When someone asked him how he'd feel if TV3 left an empty chair at the debate, Enda Kenny veered into a bizarre claim that this would be a "symbol in respect of all those who are forced to emigrate in this country".
When Browne offered to stand down from chairing the debate, Kenny claimed a prior appointment in Leitrim prevented him attending. These antics are more than juvenile. Individually, they're odd. Together, they indicate a lack of maturity that's startling in a 60-year-old.
Kenny's shameless behaviour would be a problem in any other election, but in this one he may get away with it. It's as though neither the public nor his party expect much of him. He's not Fianna Fail, and he has a pulse. That'll do to be going on with.

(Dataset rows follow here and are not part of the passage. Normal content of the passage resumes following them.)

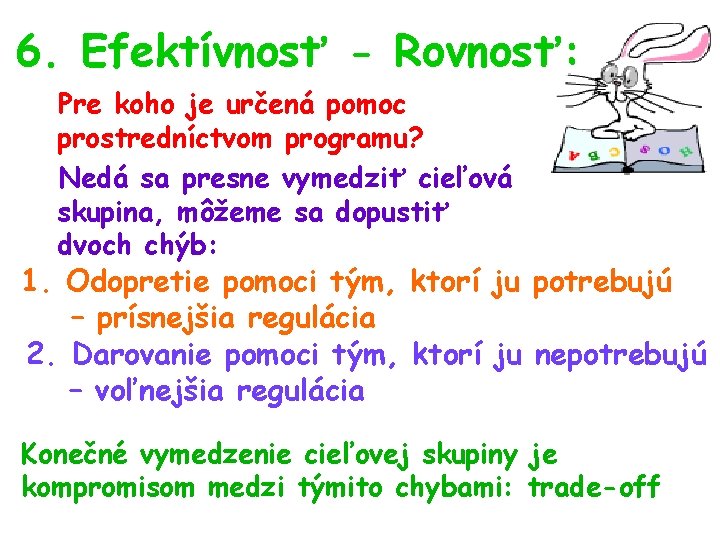 6. Efektívnosť - Rovnosť:

Pre koho je určená pomoc prostredníctvom programu?

Nedá sa presne vymedziť cieľová skupina, môžeme sa dopustiť dvoch chýb:

1. Odopretie pomoci tým, ktorí ju potrebujú – prísnejšia regulácia

2. Darovanie pomoci tým, ktorí ju nepotrebujú – voľnejšia regulácia

Konečné vymedzenie cieľovej skupiny je kompromisom medzi týmito chybami: trade-off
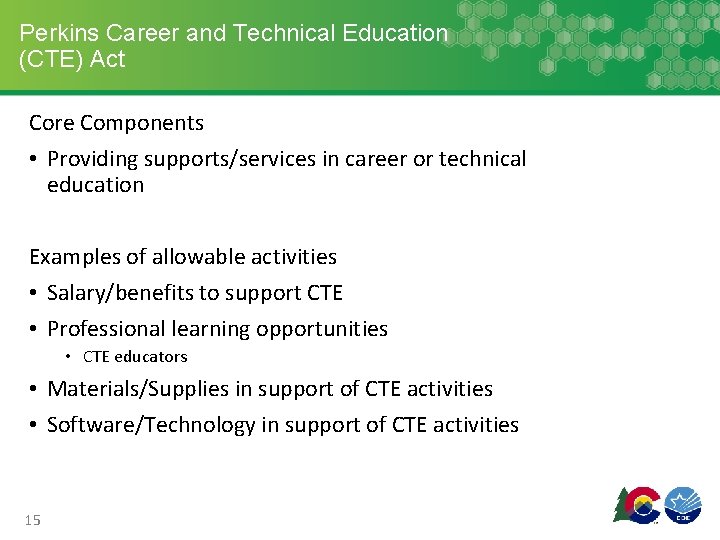 Perkins Career and Technical Education (CTE) Act

Core Components

• Providing supports/services in career or technical education

Examples of allowable activities

• Salary/benefits to support CTE
• Professional learning opportunities
  • CTE educators
• Materials/Supplies in support of CTE activities
• Software/Technology in support of CTE activities

15

CDE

For both leaders, the campaign trail involves finding voters, to shake their hands. In Ballina, Micheal Martin hurries through supermarkets, hardly a shopper in sight. In a Tesco, he paces the length of the checkout area and finds about a dozen people, and his reception is no more nor less than polite. Outside a shopping centre in Athlone, a school pupil wants to discuss compulsory Irish with Enda Kenny. Kenny engages with the young man, who has clearly thought it through, but he's dragged away to get his picture taken holding a small baby.
In a side street, an old woman waves across the street to Micheal Martin and wishes him luck. In another election, she might merit a return wave. Here, he immediately crosses the road and grips her hand.
In a natural food and remedies shop, a woman turns her face away from Micheal Martin.
"Please," she says through gritted teeth, "don't ask me to talk to that man." A Fianna Failer tries to persuade her, but the woman is having none of it.
Doesn't matter much. These tours are mostly about geeing up the party faithful. Hundreds of Fianna Failers pack pubs or hotels in Mayo and Roscommon to meet Micheal Martin. He tops and tails his speech with local references, but the bulk of the speech is always the same. The "three pillars" on which he's fighting the election -- the national recovery programme, jobs and political reform. The eyes may glaze as he goes on and on, but the troops -- the majority on the wrong side of middle age -- are ready to make a fight of it.
Friday morning, Micheal Martin goes into the TV3 breakfast show, where Mark Cagney and Sinead Desmond side-step his virginal image and take him for a trot around his Fianna Fail past. Perhaps expecting a cosy chat, Martin seems a bit flustered, but rallies and makes his case.
There are fewer cosy chats than usual in these bloody awful times, and even Enda Kenny can't hide forever.